8   Traduction: “Ne ja riens...ne l’eüst.”

“Il ne possédait rien qu’il ne fût pas prét à donner en cadeau à quiconque en voudrait.”

9   Le sport au moyen âge

Voici énumérés les trois sports combatifs que la noblesse médiévale aimait jusqu’à l’obsession: la chasse (ici la fauconnerie, “... l’oiseau”, pour la distinguer de la chasse au cerf), les échecs et la joute au tournoi. L’adresse sportive rehausserait le prestige courtois d’un chevalier, et le poète flatte davantage son héros en le comparant avec Tristan, le plus célèbre – et le plus sportif – de tous les fins amants de la littérature de son époque (et dont il sera aussi question un peu plus loin dans ce texte).

10   Conjugaison du verbe impersonnel “loisir”

3me personne présent indicatif loist
3me personne prétérit lut
3me personne présent subjonctif loise
3me personne imparfait subjonctif leüst*

* L’emploi du subjonctif après “quand” n’est pas régulier en ancien français (on s’attendrait à l’indicatif, comme en français moderne). On le trouve ici par attraction: sous l’influence des subjonctifs dans la phrase précédente (le sens en étant de toute façon assez conditionnel, “quand il lui était/serait possible”).

11   La valeur d’une miette...

Pour renforcer la négation, la langue française a recours à “l’objet de valeur minime” en faisant un substantif de la négation: ainsi “ne ...pas” (“un petit pas”), “ne...point” (“un petit point”). L’ancien français dispose en outre de la négative en “ne ... mie” (“une miette”), ainsi que de la locution analogue: “ne prisier (quelque chose) un festu” (“cela ne me vaut une petite paille”).

12   Traduction: “Molt bon mai...lonc tans”

“Pour lui sa jeunesse était une longue suite de plaisirs printaniers...”

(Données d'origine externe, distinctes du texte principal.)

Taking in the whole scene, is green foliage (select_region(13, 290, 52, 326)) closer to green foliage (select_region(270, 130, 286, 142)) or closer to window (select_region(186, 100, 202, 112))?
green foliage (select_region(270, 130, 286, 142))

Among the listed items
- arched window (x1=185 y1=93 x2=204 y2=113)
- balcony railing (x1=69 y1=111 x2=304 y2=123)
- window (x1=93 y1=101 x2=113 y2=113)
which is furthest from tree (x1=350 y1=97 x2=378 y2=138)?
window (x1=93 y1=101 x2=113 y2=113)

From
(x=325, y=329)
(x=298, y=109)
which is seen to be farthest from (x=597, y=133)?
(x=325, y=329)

13   Conjugaison du verbe “estre” à l’imparfait de l’indicatif

Notons les deux formes possibles (à variantes):

A B
1ère personne estoie ere/iere
2me personne estoies eres/ieres
3me personne estoit ere/iere/ert/iert
4me personne estions eriems/erions (= formes rares)
5me personne estiez eriez (= forme rare)
6me personne estoient erent/ierent

La forme B tombera au cours des siècles, cédant la place à la forme A qui deviendra notre français moderne “étais, étais, était”, etc.

14   Le dialecte picard

Le picard est un très fort dialecte de l’ancien français, si bien que beaucoup de nos textes nous offrent les formes de ce langage du nord urbanisé du pays (si l’auteur n’est pas lui–même picard, le scribe, le copiste du manuscrit, a toutes les chances de l’être). A côté du “beau” francien (la forme standard, voir plus loin au v.19) se trouve donc le “biau” picard. (C’est d’ailleurs pour cette raison dialectale que nos contes à rire du moyen âge s’appellent “fabliaux” et non pas “fableaux”).

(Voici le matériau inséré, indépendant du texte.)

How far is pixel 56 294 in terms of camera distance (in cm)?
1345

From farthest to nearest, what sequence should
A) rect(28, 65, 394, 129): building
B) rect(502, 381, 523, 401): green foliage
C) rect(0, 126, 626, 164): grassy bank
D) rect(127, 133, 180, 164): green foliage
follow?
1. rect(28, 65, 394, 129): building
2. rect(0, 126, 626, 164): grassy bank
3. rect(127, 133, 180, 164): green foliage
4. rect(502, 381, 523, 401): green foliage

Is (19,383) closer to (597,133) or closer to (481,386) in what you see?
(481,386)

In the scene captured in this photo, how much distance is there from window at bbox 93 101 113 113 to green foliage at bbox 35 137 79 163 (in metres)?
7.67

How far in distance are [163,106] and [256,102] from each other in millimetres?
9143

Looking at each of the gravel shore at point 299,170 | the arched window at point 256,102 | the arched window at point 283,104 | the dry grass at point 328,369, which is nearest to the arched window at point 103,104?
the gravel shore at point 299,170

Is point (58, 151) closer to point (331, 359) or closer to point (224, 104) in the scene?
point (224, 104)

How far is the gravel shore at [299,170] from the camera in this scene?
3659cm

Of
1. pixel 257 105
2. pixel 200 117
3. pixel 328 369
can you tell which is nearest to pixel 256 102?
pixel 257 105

A comparer dans la table suivante:

Déclinaison de l’adjectif “beaus/biaus”:

Masculin singulier Masculin pluriel Féminin singulier Féminin pluriel
Sujet beaus/x,biaus/x bel bele beles
Complément bel beaus/x,biaus/x bele beles

15   Un beau chevalier

C’est le portrait du jeune chevalier de convention que Jehan Renart nous esquisse dans ces vers: beau et svelte corps d’athlete, mais à l’âme courageuse supérieure même à sa perfection physique.

16   L’amour divin

Encore une allusion poétique à cette divinité allégorique qu’est l’“Amour”: divinité ambigüe, à la fois mâle et féminine. Mais que cet Amour soit “dame” ou “maître”, ce qui importe, c’est que notre poète fait de cette figure une assoiffée de vengeance, prête à se ruer sur le beau jeune homme qui (paraît–il) a traité à la légère tant de femmes amoureuses.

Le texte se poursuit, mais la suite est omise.